Suppose *f*(*x*) is a function of several variables, i.e. *x* is a vector, and *g*(*x*) = *c* is a constraint. Then the Lagrange multiplier theorem says that at the maximum of *f* subject to the constraint *g* we have ∇*f* = λ ∇*g*.

Where does this mysterious λ come from? And why should the gradient of your objective function be related to the gradient of a constraint? These seem like two different things that shouldn’t even be comparable.

Here’s the geometric explanation. The set of points satisfying *g*(*x*) = *c* is a surface. And for any *k*, the set of points satisfying *f*(*x*) = *k* is also surface. Imagine *k* very large, larger than the maximum of *f* on the surface defined by *g*(*x*) = *c*. You could think of the surface *g*(*x*) = *c* being a balloon inside the larger balloon *f*(*x*) = *k**.*

Now gradually decrease *k*, like letting the air out of the outer balloon, until the surfaces *g*(*x*) = *c* and *f*(*x*) = *k* first touch. At that point, the two surfaces will be tangent, and so their normal vectors, given by their gradients, point in the same direction. That is, ∇*f* and ∇*g* are parallel, and so ∇*f* is some multiple of ∇*g*. Call that multiple λ.

I don’t know how well that explanation works when written down. But when I heard Jim Vick explain it, moving his hands in the air, it was an eye-opener.

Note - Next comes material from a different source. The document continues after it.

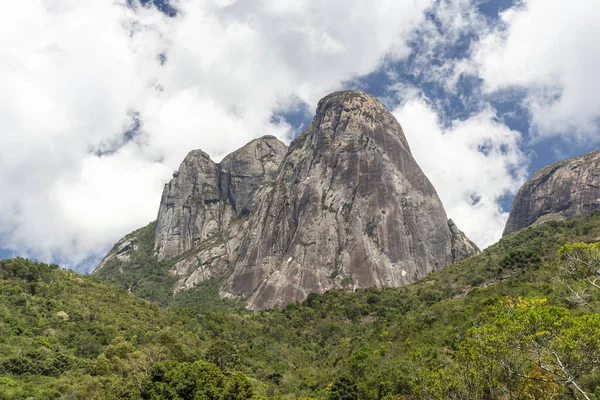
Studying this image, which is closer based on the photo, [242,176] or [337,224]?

This is not a rigorous proof, and it does not give the most general result possible, but it explains what’s going on. It’s something to keep in mind when reading proofs that are more rigorous or more general. As I comment on here,

Proofs serve two main purposes: to establish that a proposition is true, and to show

whyit is true.

The literally hand-wavy proof scores low on the former criterion and high on the latter.

***

Jim Vick was a great teacher. Some of us affectionately called him The Grinning Demon because he was always smiling, even while he gave devilishly hard homework. He was Dean of Natural Sciences when I took a couple classes from him. He later became Vice President for Student Affairs and kept teaching periodically. He has since retired but still teaches.

After taking his topology course, several of us asked him to teach a differential geometry course. He hesitated because it’s a challenge to put together an undergraduate differential geometry course. The usual development of differential geometry uses so much machinery that it’s typically a graduate-level course.

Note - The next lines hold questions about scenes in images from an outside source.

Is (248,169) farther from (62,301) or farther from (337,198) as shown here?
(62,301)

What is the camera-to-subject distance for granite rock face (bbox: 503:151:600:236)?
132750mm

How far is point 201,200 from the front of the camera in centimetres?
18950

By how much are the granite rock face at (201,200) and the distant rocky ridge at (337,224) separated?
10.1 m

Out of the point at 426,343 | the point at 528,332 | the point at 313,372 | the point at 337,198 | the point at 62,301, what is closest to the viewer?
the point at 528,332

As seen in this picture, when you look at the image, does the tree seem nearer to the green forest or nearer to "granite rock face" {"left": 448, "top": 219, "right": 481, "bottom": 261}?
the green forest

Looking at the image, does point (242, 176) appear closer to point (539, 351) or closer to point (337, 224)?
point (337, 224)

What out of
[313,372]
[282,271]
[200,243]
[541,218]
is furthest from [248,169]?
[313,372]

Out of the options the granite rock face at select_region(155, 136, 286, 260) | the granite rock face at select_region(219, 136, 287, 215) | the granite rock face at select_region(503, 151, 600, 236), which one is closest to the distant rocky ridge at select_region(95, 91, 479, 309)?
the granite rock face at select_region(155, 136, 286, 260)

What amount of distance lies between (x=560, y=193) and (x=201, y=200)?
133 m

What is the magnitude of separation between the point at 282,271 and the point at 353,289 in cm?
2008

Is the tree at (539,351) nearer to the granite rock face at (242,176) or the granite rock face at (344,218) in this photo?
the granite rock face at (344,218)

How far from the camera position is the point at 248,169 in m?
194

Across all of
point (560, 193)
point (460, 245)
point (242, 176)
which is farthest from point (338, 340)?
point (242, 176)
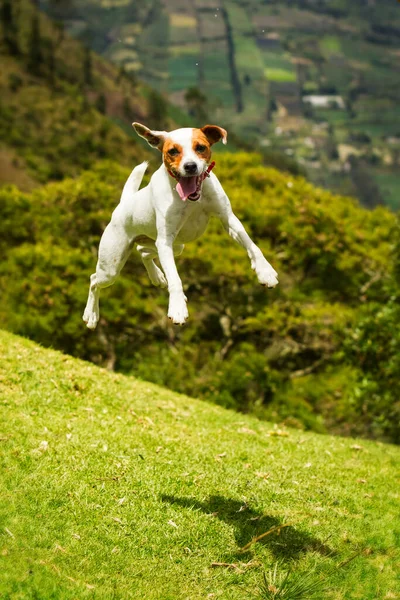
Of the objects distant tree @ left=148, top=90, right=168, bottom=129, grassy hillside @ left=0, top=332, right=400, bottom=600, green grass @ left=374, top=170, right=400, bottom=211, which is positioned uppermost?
grassy hillside @ left=0, top=332, right=400, bottom=600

Vick found a book that starts by looking only at manifolds given by level sets of smooth functions, like the surfaces discussed above. Because these surfaces sit inside a Euclidean space, you can quickly get to some interesting geometric results using elementary methods. We eventually got to the more advanced methods, but by then we had experience in a more tangible setting. As Michael Atiyah said, abstraction should follow experience, not precede it.

Nice explanation.

When I look at a proof, I try, not always successfully, to imagine a thought process the theorem’s discoverer may have used to come up with the result. In this case, the balloon analogy fits the bill.

I took CVX101 from Stanford University, but did not understand this equation. Now it totally makes sense!

Hi John,

Thanks for this — it’s something I kinda-sorta have a feel for, but it’s not under my fingernails (yet). However … please may I trouble you to adjust the wording of your initial statement of the theorem?

“Then the Lagrange multiplier theorem at the maximum of f subject to the constraint g we have ∇f = λ ∇g.”

That sentence no verb. It looks like you were so keen to get on to the proof that you omitted a word or three from the statement … maybe?